• **Task**: Render the data from the line containing "How far from" through the end of the data as a Markdown table with columns Row and Line, numbering each line and omitting blank lines.

• **The data**:
• • • • • • •

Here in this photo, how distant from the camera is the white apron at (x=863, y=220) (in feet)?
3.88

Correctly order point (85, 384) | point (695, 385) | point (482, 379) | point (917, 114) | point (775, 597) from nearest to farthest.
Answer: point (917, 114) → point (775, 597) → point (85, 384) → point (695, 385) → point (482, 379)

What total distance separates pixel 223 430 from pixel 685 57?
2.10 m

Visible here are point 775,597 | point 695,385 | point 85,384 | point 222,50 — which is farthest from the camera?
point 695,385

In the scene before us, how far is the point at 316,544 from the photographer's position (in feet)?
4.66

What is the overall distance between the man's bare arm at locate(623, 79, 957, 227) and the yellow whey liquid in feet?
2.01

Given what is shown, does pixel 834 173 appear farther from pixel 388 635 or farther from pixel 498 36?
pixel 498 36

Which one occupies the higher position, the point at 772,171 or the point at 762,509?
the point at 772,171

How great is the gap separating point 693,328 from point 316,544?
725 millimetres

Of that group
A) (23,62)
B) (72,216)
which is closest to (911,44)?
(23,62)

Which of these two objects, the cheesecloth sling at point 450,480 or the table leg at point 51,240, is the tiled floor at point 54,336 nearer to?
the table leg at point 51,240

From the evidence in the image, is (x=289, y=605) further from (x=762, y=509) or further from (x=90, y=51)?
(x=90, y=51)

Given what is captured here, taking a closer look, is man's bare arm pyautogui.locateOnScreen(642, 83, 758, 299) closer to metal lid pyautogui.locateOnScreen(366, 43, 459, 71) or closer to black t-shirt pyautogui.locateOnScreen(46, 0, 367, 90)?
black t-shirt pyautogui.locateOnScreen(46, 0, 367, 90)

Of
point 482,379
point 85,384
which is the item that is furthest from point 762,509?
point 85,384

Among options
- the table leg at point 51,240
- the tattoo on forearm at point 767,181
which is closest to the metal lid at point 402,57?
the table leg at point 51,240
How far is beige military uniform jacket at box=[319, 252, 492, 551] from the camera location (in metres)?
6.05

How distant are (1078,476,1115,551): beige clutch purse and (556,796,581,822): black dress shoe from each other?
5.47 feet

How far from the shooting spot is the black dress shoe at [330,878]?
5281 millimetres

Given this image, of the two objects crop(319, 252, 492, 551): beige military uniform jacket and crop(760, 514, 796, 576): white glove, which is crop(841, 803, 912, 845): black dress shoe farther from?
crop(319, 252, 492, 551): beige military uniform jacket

• • • • • • •

• **Solved problem**:
| Row | Line |
|---|---|
| 1 | How far from the shooting spot is the black dress shoe at [330,878]? |
| 2 | 5281 millimetres |
| 3 | Given this image, of the two objects crop(319, 252, 492, 551): beige military uniform jacket and crop(760, 514, 796, 576): white glove, which is crop(841, 803, 912, 845): black dress shoe farther from? |
| 4 | crop(319, 252, 492, 551): beige military uniform jacket |